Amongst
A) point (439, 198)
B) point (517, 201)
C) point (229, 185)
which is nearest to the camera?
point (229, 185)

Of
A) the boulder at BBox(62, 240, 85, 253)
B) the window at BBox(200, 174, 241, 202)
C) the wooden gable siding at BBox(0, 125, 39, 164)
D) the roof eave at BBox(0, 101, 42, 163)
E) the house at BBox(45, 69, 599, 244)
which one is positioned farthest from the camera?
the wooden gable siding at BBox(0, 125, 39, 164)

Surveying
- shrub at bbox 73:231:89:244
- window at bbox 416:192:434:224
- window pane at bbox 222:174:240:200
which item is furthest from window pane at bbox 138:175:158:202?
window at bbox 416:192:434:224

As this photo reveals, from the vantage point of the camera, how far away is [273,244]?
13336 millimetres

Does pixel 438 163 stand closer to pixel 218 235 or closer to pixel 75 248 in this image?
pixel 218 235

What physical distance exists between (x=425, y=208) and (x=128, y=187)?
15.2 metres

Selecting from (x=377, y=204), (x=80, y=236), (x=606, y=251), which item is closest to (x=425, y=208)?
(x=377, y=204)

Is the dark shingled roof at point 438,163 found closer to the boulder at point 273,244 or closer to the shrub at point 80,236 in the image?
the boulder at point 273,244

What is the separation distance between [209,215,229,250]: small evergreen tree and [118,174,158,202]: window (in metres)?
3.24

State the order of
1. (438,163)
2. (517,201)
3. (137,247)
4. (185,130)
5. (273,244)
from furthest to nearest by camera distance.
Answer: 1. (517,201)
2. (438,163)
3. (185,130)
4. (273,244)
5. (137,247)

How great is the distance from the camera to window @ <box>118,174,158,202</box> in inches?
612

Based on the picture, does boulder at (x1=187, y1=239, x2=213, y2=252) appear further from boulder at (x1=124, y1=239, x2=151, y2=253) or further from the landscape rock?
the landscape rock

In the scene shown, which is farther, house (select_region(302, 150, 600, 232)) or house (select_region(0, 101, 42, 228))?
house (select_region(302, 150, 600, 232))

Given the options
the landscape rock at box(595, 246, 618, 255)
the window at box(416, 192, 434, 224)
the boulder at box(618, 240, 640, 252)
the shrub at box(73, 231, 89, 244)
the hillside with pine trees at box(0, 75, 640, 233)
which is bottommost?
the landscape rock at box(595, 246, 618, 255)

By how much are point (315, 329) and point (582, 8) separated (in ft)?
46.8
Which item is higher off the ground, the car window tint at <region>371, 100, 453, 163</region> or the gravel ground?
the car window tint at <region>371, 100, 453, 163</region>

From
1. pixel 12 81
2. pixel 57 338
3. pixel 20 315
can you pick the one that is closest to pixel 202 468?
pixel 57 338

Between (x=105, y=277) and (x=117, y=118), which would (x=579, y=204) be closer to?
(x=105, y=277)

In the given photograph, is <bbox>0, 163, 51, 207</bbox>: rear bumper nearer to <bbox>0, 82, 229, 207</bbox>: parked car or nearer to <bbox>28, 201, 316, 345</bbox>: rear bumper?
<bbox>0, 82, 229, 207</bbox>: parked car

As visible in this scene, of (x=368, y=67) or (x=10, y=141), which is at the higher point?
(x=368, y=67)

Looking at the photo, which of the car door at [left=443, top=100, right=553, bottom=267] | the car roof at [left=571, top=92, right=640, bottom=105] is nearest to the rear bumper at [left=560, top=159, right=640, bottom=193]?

• **Task to carry out**: Copy out every one of the entries above word for word, with no changes.

• **Task response**:
Amongst
A) point (439, 198)
B) point (517, 201)
C) point (229, 185)
which is nearest to the camera?
point (229, 185)

Of
A) the boulder at BBox(62, 240, 85, 253)
B) the window at BBox(200, 174, 241, 202)
C) the wooden gable siding at BBox(0, 125, 39, 164)
D) the roof eave at BBox(0, 101, 42, 163)
E) the house at BBox(45, 69, 599, 244)
which one is positioned farthest from the camera?
the wooden gable siding at BBox(0, 125, 39, 164)

Surveying
- shrub at bbox 73:231:89:244
- window at bbox 416:192:434:224
- window pane at bbox 222:174:240:200
which item is furthest from window pane at bbox 138:175:158:202?
window at bbox 416:192:434:224

As this photo reveals, from the vantage point of the camera, how far away is [273,244]?
13336 millimetres

Does pixel 438 163 stand closer to pixel 218 235 or closer to pixel 75 248 in this image?
pixel 218 235

What physical distance exists between (x=425, y=208) and (x=128, y=187)?
15.2 metres

Selecting from (x=377, y=204), (x=80, y=236), (x=606, y=251), which item is closest to (x=425, y=208)?
(x=377, y=204)

Is the dark shingled roof at point 438,163 found closer to the boulder at point 273,244 or closer to the shrub at point 80,236 in the image?
the boulder at point 273,244

What is the separation distance between [209,215,229,250]: small evergreen tree and [118,174,158,202]: window (in metres)?
3.24

State the order of
1. (438,163)
2. (517,201)
3. (137,247)
4. (185,130)
5. (273,244)
from furthest to nearest by camera distance.
Answer: 1. (517,201)
2. (438,163)
3. (185,130)
4. (273,244)
5. (137,247)

How great is the distance from the camera to window @ <box>118,174,158,202</box> in inches?
612

Based on the picture, does boulder at (x1=187, y1=239, x2=213, y2=252) appear further from boulder at (x1=124, y1=239, x2=151, y2=253) or further from the landscape rock?
the landscape rock

In the scene shown, which is farther, house (select_region(302, 150, 600, 232)) or house (select_region(0, 101, 42, 228))?
house (select_region(302, 150, 600, 232))

Given the options
the landscape rock at box(595, 246, 618, 255)
the window at box(416, 192, 434, 224)
the boulder at box(618, 240, 640, 252)
the shrub at box(73, 231, 89, 244)
the hillside with pine trees at box(0, 75, 640, 233)
which is bottommost?
the landscape rock at box(595, 246, 618, 255)

By how much are point (315, 329) and point (582, 8) separated (in ft)?
46.8
Which item is higher off the ground, the car window tint at <region>371, 100, 453, 163</region> or the gravel ground?
the car window tint at <region>371, 100, 453, 163</region>

From
1. pixel 12 81
2. pixel 57 338
3. pixel 20 315
can you pick the one that is closest to pixel 202 468?
pixel 57 338

Between (x=105, y=277) and (x=117, y=118), which would (x=579, y=204) be closer to?
(x=105, y=277)

In the given photograph, is <bbox>0, 163, 51, 207</bbox>: rear bumper nearer to <bbox>0, 82, 229, 207</bbox>: parked car or nearer to <bbox>28, 201, 316, 345</bbox>: rear bumper?
<bbox>0, 82, 229, 207</bbox>: parked car

As visible in this scene, of (x=368, y=67) or (x=10, y=141), which is at the higher point?
(x=368, y=67)

Looking at the photo, which of the car door at [left=443, top=100, right=553, bottom=267] | the car roof at [left=571, top=92, right=640, bottom=105] is nearest to the rear bumper at [left=560, top=159, right=640, bottom=193]?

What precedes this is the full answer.